Which lines below contain the string "point"? Find and copy each one, counting only matches with the same capitalization.

── Data records

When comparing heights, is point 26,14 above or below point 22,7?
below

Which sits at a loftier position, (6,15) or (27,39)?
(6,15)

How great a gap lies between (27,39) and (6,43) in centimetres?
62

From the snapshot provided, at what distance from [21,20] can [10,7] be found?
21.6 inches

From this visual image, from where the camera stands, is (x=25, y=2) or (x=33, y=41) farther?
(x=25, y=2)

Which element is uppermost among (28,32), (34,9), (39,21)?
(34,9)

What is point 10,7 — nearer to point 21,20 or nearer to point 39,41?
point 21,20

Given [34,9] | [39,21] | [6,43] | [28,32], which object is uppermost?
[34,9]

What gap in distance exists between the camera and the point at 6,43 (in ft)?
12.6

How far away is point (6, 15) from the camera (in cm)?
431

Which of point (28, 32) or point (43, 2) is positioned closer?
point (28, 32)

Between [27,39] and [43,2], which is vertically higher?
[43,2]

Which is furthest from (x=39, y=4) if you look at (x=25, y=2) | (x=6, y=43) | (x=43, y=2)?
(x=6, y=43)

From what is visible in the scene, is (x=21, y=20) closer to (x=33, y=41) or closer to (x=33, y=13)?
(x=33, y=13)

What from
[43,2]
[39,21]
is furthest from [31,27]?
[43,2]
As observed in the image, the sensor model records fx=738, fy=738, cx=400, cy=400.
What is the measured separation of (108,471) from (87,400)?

────
── Data records

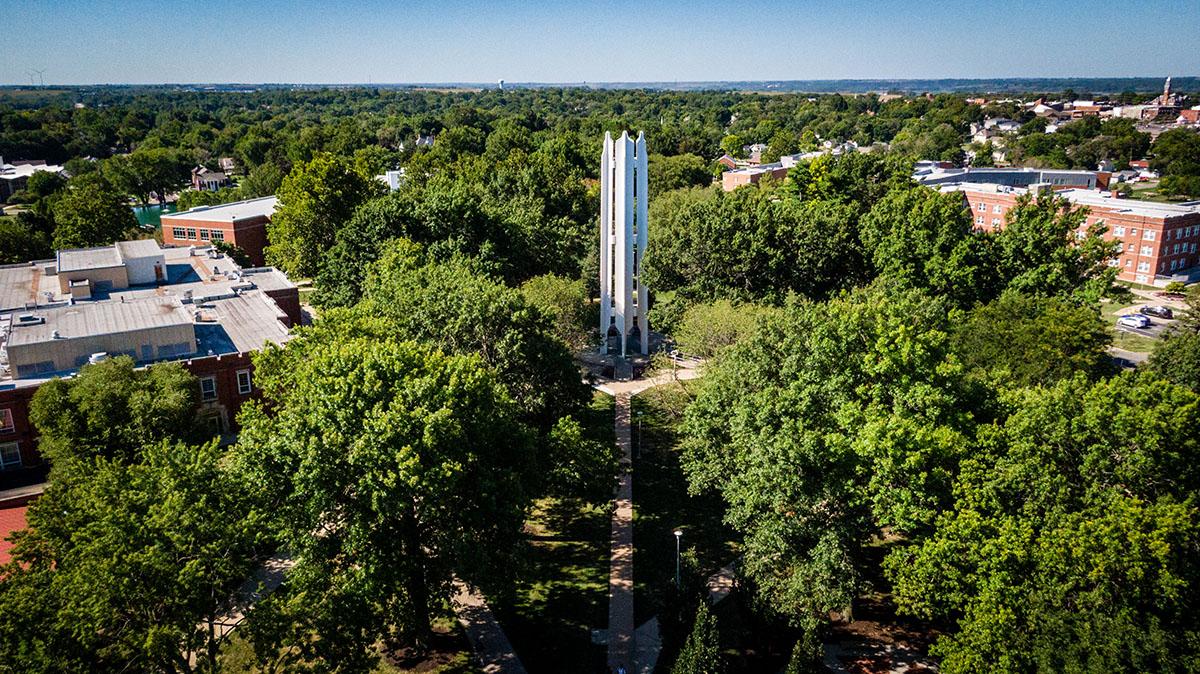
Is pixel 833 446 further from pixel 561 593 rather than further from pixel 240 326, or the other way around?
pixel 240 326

────

→ **Problem solution**:
When comparing heights, is point 26,14 above or below point 22,7?
What is point 10,7 — nearer to point 21,20 or nearer to point 39,41?
point 21,20
What gap in distance exists between the camera and the point at 6,43 (in ft)?
How far away is point (6, 15) from the camera (in cm)?
Which of point (28, 32) or point (43, 2) is positioned closer?
point (28, 32)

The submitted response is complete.